Guest blog post authored by:
- Patricia Flatley Brennan, RN, PhD, FAAN, Director, National Library of Medicine, NIH
- Susan Gregurick, PhD, Associate Director for Data Science, NIH; Director of the NIH Office of Data Science Strategy
- Teresa Zayas Cabán, PhD, Chief Scientist, Office of the National Coordinator for Health Information Technology; Coordinator, Fast Healthcare Interoperability Resources (FHIR) Acceleration, National Library of Medicine, NIH
- Steven Posnack, M.S., M.H.S., Deputy National Coordinator for Health Information Technology, Office of the National Coordinator for Health Information Technology
Opportunity knocks for NIH researchers, who will be able to leverage clinical data from electronic health record (EHR) systems with increased frequency and consistency. The passage of the 21st Century Cures Act (Cures Act) has charted a path toward increasing access to and interoperability of electronic health information for clinical care. This, in turn, has paved the way to leverage relevant policies, systems, and infrastructure to accelerate research. In parallel, researchers have been challenged to make data from a single research study, once collected, useful for other research endeavors. Data sharing is essential for expedited translation of research resources into human health improvements. Specifically, sharing scientific data and results enables researchers to more vigorously test the validity of research findings, strengthen analyses by combining data sets, and explore new frontiers.
The implementation of the Cures Act has laid the groundwork for increased use of health care data standards that can benefit research. In particular, the Office of the National Coordinator for Health Information Technology (ONC) recently published a final rule, which went into effect on June 30, 2020, and requires electronic health record (EHR) systems to provide the clinical data necessary for nationwide, interoperable health information exchange through the adoption of the U.S. Core Data for Interoperability (USCDI) standard.
The USCDI establishes a standardized set of data classes and component data elements and expands on data long required to be supported by certified EHRs. The USCDI incorporates health data standards developed and supported by the National Library of Medicine (NLM) (e.g., RxNorm, SNOMED CT, LOINC). ONC is establishing a transparent and collaborative annual process for stakeholders to comment on the USCDI’s expansion; a new version of the USCDI would be anticipated for release each summer starting in 2021.

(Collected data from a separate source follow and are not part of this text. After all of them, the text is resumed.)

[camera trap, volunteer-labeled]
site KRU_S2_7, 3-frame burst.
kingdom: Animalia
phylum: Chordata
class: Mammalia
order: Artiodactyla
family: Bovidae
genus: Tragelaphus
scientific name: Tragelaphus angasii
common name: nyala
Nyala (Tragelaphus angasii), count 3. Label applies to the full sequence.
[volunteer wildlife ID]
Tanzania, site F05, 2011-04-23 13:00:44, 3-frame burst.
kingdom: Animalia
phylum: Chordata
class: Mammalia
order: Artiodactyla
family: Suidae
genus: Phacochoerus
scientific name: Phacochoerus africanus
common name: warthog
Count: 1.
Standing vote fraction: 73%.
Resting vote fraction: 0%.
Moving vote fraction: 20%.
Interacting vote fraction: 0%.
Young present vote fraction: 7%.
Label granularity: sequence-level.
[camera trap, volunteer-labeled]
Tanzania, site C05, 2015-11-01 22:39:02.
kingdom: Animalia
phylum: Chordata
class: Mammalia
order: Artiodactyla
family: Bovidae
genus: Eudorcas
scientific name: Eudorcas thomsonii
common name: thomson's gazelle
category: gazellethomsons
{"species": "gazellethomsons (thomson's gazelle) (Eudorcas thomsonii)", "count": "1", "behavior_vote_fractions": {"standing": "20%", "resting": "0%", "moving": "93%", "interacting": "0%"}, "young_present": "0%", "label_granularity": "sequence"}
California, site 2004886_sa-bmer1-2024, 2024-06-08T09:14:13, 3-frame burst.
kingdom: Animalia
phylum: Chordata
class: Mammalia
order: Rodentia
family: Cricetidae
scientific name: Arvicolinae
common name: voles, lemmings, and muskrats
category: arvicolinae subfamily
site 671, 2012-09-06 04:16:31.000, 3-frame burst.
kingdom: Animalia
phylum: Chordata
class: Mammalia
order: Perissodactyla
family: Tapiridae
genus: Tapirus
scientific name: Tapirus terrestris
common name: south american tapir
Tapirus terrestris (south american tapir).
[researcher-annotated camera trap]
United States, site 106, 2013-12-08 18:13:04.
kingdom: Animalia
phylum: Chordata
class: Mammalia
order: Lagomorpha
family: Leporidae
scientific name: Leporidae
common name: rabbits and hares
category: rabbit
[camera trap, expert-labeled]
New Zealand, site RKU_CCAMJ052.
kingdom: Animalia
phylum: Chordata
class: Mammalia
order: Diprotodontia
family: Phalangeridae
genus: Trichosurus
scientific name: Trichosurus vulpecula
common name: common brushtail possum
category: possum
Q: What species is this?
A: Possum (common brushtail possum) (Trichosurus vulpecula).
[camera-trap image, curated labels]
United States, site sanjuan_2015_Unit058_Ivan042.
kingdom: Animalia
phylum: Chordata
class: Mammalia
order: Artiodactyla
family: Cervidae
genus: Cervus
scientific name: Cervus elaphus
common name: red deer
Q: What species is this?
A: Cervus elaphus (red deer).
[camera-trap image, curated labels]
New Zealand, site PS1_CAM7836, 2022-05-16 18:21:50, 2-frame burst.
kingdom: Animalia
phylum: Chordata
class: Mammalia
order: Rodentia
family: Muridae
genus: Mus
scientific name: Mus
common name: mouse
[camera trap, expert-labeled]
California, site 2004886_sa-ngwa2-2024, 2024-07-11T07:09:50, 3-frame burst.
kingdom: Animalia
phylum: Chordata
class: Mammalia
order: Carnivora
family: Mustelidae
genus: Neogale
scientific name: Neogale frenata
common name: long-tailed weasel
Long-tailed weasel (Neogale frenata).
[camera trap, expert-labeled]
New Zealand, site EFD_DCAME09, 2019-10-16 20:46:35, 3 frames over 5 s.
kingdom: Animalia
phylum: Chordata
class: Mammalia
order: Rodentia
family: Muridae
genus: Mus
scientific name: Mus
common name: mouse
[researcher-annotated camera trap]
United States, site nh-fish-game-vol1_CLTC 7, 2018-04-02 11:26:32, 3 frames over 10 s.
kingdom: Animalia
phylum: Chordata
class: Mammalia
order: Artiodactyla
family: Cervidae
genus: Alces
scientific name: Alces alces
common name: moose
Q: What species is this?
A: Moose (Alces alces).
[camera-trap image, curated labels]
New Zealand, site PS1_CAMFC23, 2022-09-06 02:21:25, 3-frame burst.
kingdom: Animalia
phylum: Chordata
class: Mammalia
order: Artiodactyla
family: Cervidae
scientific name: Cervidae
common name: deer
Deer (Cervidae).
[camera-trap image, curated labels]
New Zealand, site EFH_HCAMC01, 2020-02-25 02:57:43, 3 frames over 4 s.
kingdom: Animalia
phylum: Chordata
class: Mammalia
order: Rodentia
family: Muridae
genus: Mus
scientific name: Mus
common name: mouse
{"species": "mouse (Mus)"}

Today NIH published a notice encouraging NIH-supported clinical programs and researchers to adopt and use the standardized set of healthcare data classes, data elements, and associated vocabulary standards in the USCDI v1 to enable greater interoperable exchange of health information for clinical care and research. USCDI adoption will allow care delivery and research organizations to use the same coding systems for key data elements that are part of the USCDI data classes. USCDI will benefit NIH researchers through increased availability of consistently standardized clinical data for research and will make it easier to aggregate research data sets and enable greater discovery.
These efforts will complement use of the HL7® Fast Healthcare Interoperability Resources® (FHIR®) standard, which NIH encouraged researchers to use in a Guide Notice issued a year ago to facilitate researcher access to clinical data in EHRs and to facilitate the sharing of research data. They also advance goals of the NIH Strategic Plan for Data Science and NLM’s new strategic plan to generate and leverage vast amounts of data and to ensure those data are findable, accessible, interoperable, and reusable – or aligned with the FAIR principles.
Data standards are key to the interoperability and reusability of data, allowing data to be more easily analyzed, shared, and combined with other data. Use of data standards in research will help NIH to achieve its data science and open science goals.
Working together and using our authorities to the fullest, NIH and ONC are poised to contribute to the development of interoperable research data to enable discoveries and improve health.